[Source records]
-- -- --
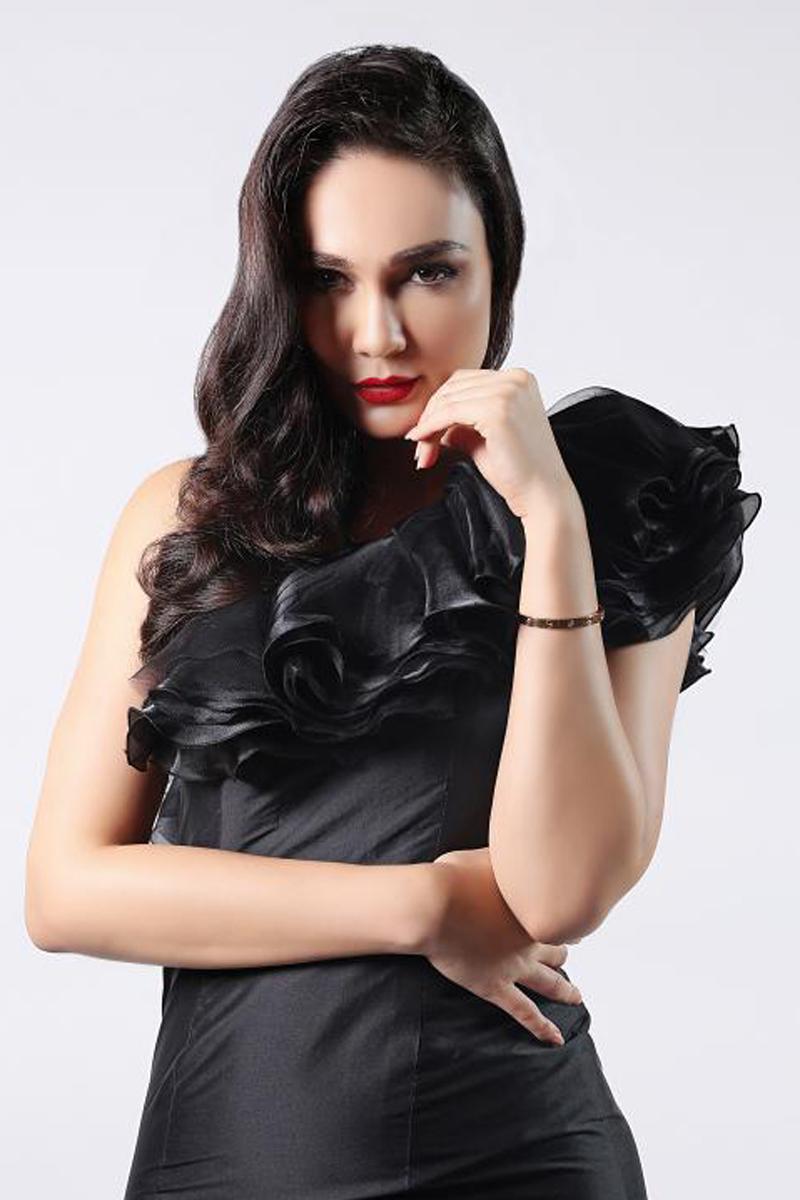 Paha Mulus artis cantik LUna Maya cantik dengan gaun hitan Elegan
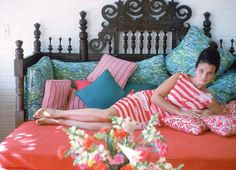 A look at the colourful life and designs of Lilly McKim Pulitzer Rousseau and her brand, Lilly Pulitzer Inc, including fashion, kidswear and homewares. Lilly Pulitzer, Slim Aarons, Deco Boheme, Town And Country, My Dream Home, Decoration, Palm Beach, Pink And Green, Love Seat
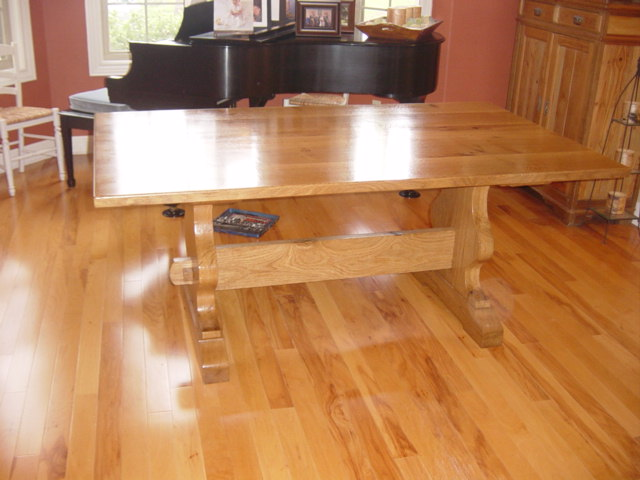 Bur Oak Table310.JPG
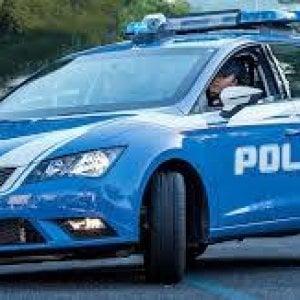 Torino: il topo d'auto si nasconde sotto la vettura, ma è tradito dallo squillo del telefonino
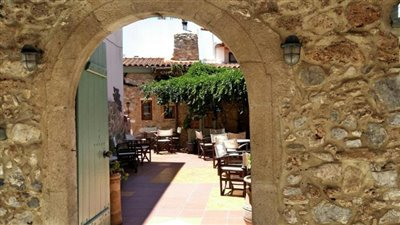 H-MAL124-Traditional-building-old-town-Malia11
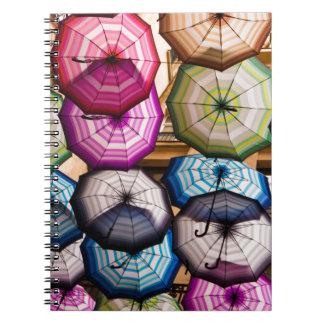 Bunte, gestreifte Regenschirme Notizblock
-- -- --
— Your assignment —
Set down the lines from the one containing "Torino: il topo" through the last line of the records above, both included, exactly as they appear and with no other text. Pictures should not be set down.

— Task solution —
 Torino: il topo d'auto si nasconde sotto la vettura, ma è tradito dallo squillo del telefonino
 H-MAL124-Traditional-building-old-town-Malia11
 Bunte, gestreifte Regenschirme Notizblock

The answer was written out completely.